Case Report from Hungary: Fetal Aneuploidy Detection by Cell-Free fetal DNA Sequencing for Multiple Pregnancies and Quality Issues with Vanishing Twin
In the case of multiple pregnancies, conventional non-invasive examination methods for the determination of fetal trisomies have limitations while invasive methods bear higher risk for procedure related fetal losses when compared to singleton pregnancies. Therefore, non-invasive prenatal testing (NIPT) by random massively parallel sequencing (rMPS) from maternal blood for multiple pregnancies can be a reliable option inprenatal care. However, NIPT might have quality issues in case of multiple pregnancies. For example, vanishing twins might cause, as described in the case report.

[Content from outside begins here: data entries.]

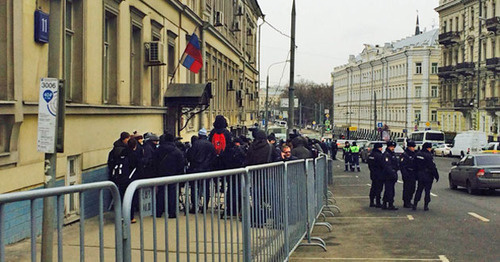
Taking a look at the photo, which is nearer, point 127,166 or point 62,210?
point 62,210

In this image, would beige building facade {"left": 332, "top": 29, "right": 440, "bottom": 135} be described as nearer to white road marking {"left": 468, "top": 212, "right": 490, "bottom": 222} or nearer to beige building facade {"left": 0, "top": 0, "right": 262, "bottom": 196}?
beige building facade {"left": 0, "top": 0, "right": 262, "bottom": 196}

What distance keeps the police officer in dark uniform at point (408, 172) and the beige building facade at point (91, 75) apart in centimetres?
684

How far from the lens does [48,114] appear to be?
6594 mm

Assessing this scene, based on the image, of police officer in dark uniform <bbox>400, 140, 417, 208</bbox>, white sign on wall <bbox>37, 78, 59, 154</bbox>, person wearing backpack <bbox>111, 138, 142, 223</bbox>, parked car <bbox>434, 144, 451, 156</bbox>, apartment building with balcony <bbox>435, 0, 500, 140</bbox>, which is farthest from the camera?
apartment building with balcony <bbox>435, 0, 500, 140</bbox>

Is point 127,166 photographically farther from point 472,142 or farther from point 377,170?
point 472,142

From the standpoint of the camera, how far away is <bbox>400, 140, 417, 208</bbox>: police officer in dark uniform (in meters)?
17.2

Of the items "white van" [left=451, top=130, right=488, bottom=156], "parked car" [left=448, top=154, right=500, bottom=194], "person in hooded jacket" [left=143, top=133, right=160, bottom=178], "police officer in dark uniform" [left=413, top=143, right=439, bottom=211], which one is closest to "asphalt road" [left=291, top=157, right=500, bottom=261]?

This case report clearly demonstrates that NIPT results need to be interpreted carefully and that all available NIPT analysis data must be examined in correlation in order to be able to detect potential result distortions which might be caused by a vanishing twin.Also, the absorption procedure of the deceased male twin seemed to have nearly been completed at the point of blood draw at gestational week 13+2, since only a small proportion of the total cffDNA could be assigned to the vanishing twin (i.e. approximately 25% of the total cffDNA). Further studies are required for a detailed under standing of the dynamics of the vanishing or absorption process and how various levels of cffDNA can have an impact on NIPT results.

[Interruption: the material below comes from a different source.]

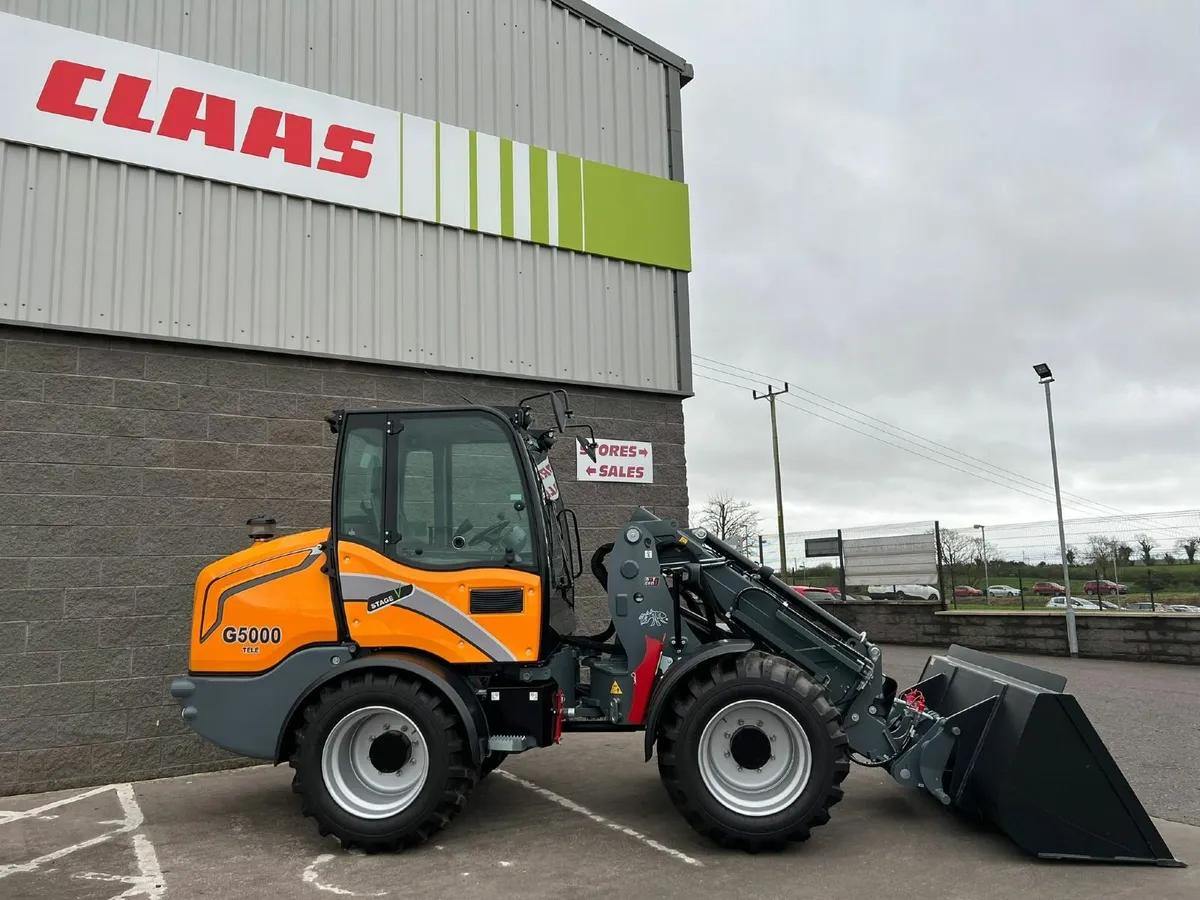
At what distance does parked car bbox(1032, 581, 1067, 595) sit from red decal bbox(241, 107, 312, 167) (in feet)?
49.4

The case report demonstrates that vanishing twins are a limiting factor for NIPT, as undisclosed vanishing twins can contribute a sufficient proportion of cffDNA to the total amount of cffDNA to cause a positive PraenaTest® result being not representative for the continuing singleton pregnancy.Therefore, such pregnancies need to be monitored thoroughly during clinical care in order to be able to interpret NIPT results correctly. So far there have not been any studies which describe in any way whether the size of a vanishing twin or the size of its amniotic cavity correlate with the level of cffDNA in the maternal plasma.It also needs to be investigated whether a vanishing twin might cause a cffDNA flooding into the maternal circulation as a result of dying cells which are increasingly releasing fetal DNA. In the future, for a better understanding and interpretation of NIPT results of such cases a more detailed documentation of the progress of vanishing twins in combination with NIPT results is needed.

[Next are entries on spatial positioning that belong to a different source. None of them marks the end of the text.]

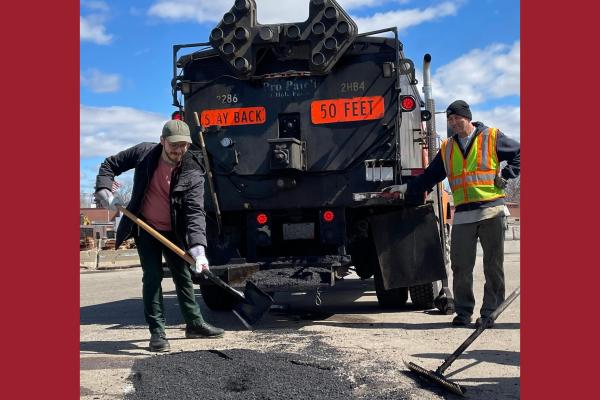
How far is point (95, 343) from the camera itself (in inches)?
217

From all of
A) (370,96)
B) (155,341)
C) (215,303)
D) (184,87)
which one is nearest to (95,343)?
(155,341)

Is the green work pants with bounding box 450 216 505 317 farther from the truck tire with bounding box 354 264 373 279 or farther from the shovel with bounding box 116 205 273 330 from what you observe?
the shovel with bounding box 116 205 273 330

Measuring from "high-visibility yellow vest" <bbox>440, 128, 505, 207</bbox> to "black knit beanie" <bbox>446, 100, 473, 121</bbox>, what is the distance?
0.74 ft

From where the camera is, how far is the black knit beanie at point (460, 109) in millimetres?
5629

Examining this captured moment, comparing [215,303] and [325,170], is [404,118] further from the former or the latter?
[215,303]

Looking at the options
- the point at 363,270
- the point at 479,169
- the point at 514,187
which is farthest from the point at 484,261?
the point at 514,187

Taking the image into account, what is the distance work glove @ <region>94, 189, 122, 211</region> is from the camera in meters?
5.06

We recommend responsible physicians to discuss each individual case with us. We would suggest not to perform the PrenaTest® as long as the vanishing twin and/or the amniotic cavity can still be detected during ultrasound examination, since a positive test result cannot clarify which of the twins is affected with the detected fetal trisomy. On the other side, a negative test result should confirm that the living fetus is not affected, as long as the measured level of cffDNA is at least 8% which is the minimum amount required for a successful PrenaTest® analysis of twin pregnancies. However, since many vanishing twins remain unrecognized, discordant NIPT results can never be ruled out in general. Therefore, the existence of such cases underpins the recommendation of medical associations that NIPT should be offered only after, or in conjunction with a qualified ultrasound examination.